Invited talks

Tomaso Poggio
Massachusetts Institute of Technology

Title:

Towards A Theory Of The Visual Cortex And Of Deep Convolutional Architectures

Abstract:

Primate visual cortex has a long record of good performance in several visual tasks relevant for robotics. Learning networks with a qualitatively similar hierarchical architectures, called Deep Convolutional Networks, have recently achieved very good performance in object recognition and other vision tasks. Ironically, our understanding of why they work so well is not better than of why visual cortex sees so well. This is the motivation for working on a theory based on the hypothesis that invariant and selective representations of images are the main computational goal of the ventral stream in visual cortex. Invariant representations can be proved to lead to lower sample complexity in image recognition. i-theory suggest a biologically plausible simple-complex cells module (HW module) for computing components of an invariant signature. For transformations that have the structure of a locally compact group invariance and selectivity can be proved.

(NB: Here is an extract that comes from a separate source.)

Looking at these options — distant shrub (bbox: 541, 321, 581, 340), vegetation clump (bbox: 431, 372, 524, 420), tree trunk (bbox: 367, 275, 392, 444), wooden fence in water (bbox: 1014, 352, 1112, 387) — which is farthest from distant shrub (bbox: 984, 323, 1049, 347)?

I will describe an extension of i-theory to incorporate not only pooling but also rectifying nonlinearities in an extended HW module (eHW) designed for supervised learning. The two operations roughly correspond to invariance and selectivity, respectively. Under the assumption of normalized inputs, appropriate linear combinations of rectifying nonlinearities are equivalent to radial kernels. If pooling is present an equivalent kernel also exist. Thus present-day DCNs (Deep Convolutional Networks) can be exactly equivalent to a hierarchy of kernel machines with pooling and non-pooling layers. Finally, I will describe a conjecture for theoretically understanding hierarchies of such modules. A main consequence of the conjecture is that hierarchies of eHW modules minimize memory requirements while computing a selective and invariant representation.

Biography:

Tomaso A. Poggio, is the Eugene McDermott Professor in the Dept. of Brain & Cognitive Sciences at MIT and the director of the new NSF Center for Brains, Minds and Machines at MIT of which MIT and Harvard are the main member Institutions. He is a member of both the Computer Science and Artificial Intelligence Laboratory and of the McGovern Brain Institute. He is an honorary member of the Neuroscience Research Program, a member of the American Academy of Arts and Sciences, a Founding Fellow of AAAI and a founding member of the McGovern Institute for Brain Research. Among other honors he received the Laurea Honoris Causa from the University of Pavia for the Volta Bicentennial, the 2003 Gabor Award, the Okawa Prize 2009, the AAAS Fellowship and the 2014 Swartz Prize for Theoretical and Computational Neuroscience. He is one of the most cited computational scientists with contributions ranging from the biophysical and behavioral studies of the visual system to the computational analyses of vision and learning in humans and machines. With W. Reichardt he characterized quantitatively the visuo-motor control system in the fly. With D. Marr, he introduced the seminal idea of levels of analysis in computational neuroscience. He introduced regularization as a mathematical framework to approach the ill-posed problems of vision and the key problem of learning from data. In the last decade he has developed an influential hierarchical model of visual recognition in the visual cortex. The citation for the recent 2009 Okawa prize mentions his "...outstanding contributions to the establishment of computational neuroscience, and pioneering researches ranging from the biophysical and behavioral studies of the visual system to the computational analysis of vision and learning in humans and machines." His research has always been interdisciplinary, between brains and computers. It is now focused on the mathematics of learning theory, the applications of learning techniques to computer vision and especially on computational neuroscience of the visual cortex. A former Corporate Fellow of Thinking Machines Corporation and a former director of PHZ Capital Partners, Inc., is a director of Mobileye and was involved in starting, or investing in, several other high tech companies including Arris Pharmaceutical, nFX, Imagen, Digital Persona and Deep Mind.